Wenn man bedenkt, dass im Bekaa Valley schon seit babylonischen Zeiten Wein angebaut wird, erscheint die etwa 70 jährige Geschichte Château Musars eher kurz. Immerhin lang genug für die Hochars, aus Cabernet Sauvignon, Cinsault und Carignan einen Weltklassewein zu erzeugen, der wohl kaum noch als Geheimtipp bezeichnet werden kann.
Dabei versucht der engagierte Besitzer Serge Hochar, die Zusammensetzung der Cuvées in jedem Jahr den Gegebenheiten so anzupassen, dass ein optimaler Wein entstehen kann - mal an einen klassischen Bordeaux, dann wieder an einen großen Rhônewein erinnernd -, immer jedoch mit der ihm eigenen, ausgeprägten Individualität.
Im November 1993 hatten wir im Restaurant Grand Slam die Gelegenheit, gemeinsam mit Serge Hochar 22 Jahrgänge dieses außergewöhnlichen Weines einem interessierten Publikum vorzustellen.

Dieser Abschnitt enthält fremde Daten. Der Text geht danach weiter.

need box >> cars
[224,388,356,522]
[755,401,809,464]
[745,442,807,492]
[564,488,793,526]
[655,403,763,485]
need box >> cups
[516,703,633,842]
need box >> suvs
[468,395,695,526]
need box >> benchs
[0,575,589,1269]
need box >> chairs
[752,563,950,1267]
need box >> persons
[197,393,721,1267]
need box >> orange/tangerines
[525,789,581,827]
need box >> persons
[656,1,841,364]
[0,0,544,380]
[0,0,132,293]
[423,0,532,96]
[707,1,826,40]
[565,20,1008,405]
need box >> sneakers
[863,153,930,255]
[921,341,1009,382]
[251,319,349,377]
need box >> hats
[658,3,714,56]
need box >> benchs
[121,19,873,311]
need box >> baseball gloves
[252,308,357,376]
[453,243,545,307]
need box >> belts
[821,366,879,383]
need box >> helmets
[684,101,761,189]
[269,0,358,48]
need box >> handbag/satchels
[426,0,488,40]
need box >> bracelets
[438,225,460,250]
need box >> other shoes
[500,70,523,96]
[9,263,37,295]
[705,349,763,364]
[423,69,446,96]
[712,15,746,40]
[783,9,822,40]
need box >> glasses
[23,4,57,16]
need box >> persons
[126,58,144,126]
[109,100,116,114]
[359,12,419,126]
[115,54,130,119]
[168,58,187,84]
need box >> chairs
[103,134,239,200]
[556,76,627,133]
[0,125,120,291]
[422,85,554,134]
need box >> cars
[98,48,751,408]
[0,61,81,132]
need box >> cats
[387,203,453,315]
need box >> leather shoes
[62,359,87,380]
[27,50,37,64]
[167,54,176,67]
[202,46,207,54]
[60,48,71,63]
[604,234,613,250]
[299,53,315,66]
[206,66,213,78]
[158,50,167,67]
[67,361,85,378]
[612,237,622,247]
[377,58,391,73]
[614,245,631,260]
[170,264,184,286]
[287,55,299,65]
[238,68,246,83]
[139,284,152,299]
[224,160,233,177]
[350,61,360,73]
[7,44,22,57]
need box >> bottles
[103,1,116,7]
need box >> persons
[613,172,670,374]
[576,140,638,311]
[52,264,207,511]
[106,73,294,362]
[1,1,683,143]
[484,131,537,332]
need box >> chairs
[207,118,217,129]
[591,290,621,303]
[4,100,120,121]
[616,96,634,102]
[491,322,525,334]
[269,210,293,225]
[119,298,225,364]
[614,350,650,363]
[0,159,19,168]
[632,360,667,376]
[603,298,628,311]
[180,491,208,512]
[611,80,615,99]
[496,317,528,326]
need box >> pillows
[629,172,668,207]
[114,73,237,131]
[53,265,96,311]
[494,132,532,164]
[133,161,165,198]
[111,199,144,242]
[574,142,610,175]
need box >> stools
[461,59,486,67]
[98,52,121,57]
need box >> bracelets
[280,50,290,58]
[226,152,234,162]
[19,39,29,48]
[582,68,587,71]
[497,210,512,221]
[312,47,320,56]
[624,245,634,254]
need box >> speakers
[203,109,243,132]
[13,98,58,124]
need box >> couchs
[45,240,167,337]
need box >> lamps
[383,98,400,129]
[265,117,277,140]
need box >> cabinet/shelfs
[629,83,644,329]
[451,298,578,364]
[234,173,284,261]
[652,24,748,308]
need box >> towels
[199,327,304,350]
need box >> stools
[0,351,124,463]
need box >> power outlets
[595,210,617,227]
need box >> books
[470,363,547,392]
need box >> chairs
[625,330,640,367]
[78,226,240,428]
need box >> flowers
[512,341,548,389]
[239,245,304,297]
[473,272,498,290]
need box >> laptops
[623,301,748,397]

Für die einen völliges Neuland, für die anderen die Gelegenheit, ihren Geheimfavoriten in der ganzen Bandbreite zu studieren, faszinierte Château Musar die Teilnehmer mit einer unglaublichen Vielfalt an Eindrücken; bei den Rotweinen bedingt durch die verschiedenen Reifestadien und die unterschiedliche Zusammensetzung der Cuvées in den einzelnen Jahrgängen und bei den weißen durch die ungewöhnliche, aber sehr gelungene Kombination der Rebsorten Chardonnay und Sauvignon Blanc. Aufgrund des gleichmäßig hohen Qualitätsniveaus der vorgestellten Weine gab es eine ziemliche Streuung der persönlichen Favoriten je nach bevorzugter Stilrichtung. Eines wurde jedoch sehr schnell deutlich: Die Rotweine benötigen mindestens 10 bis 15 Jahre, um an ihren Höhepunkt zu gelangen, denn obwohl die 1987er, 1986er und 1985er schon sehr gut zu trinken waren, eröffneten sich ab 1983 ganz neue Dimensionen.
Auf großes Interesse stießen auch die erstmals in Deutschland vorgestellten Weißweine von Château Musar - eine Cuvée der einheimischen Rebsorten Oibadeh und Merwah, was in etwa unserem Chardonnay und Sauvignon Blanc entspricht. Eine frische Säure verleiht dem herbfruchtigen Wein das nötige Rückgrat, und bis zu sechs Monate Reifezeit im kleinen Eichenfass fügen einen zarten Vanilleton hinzu.
Im April 2000 gab es bei Christie's in London ein großes Musar-Event anlässlich der Versteigerung eines bedeutenden libanesischen Privatkellers mit einer Verkostung von zahlreichen Jahrgängen aus vier Dekaden. Abends beim Dinner mit Serge Hochar und Musar-Aficionados aus aller Welt wurden dann weitere Raritäten gereicht, die nun kulinarisch begleitet in Ruhe genossen und diskutiert werden konnten. Hierbei zeigten u. a. auch ein paar von mir damals unterschätzte Weine ihr erstaunliches Entwicklungspotential, wie etwa der früher eher unauffällige 86er, der erst jetzt seine wahre Größe offenbart, oder der bereits nahe seinem Ende geglaubte 75er - er wirkte wie neu auferstanden und in voller Blüte.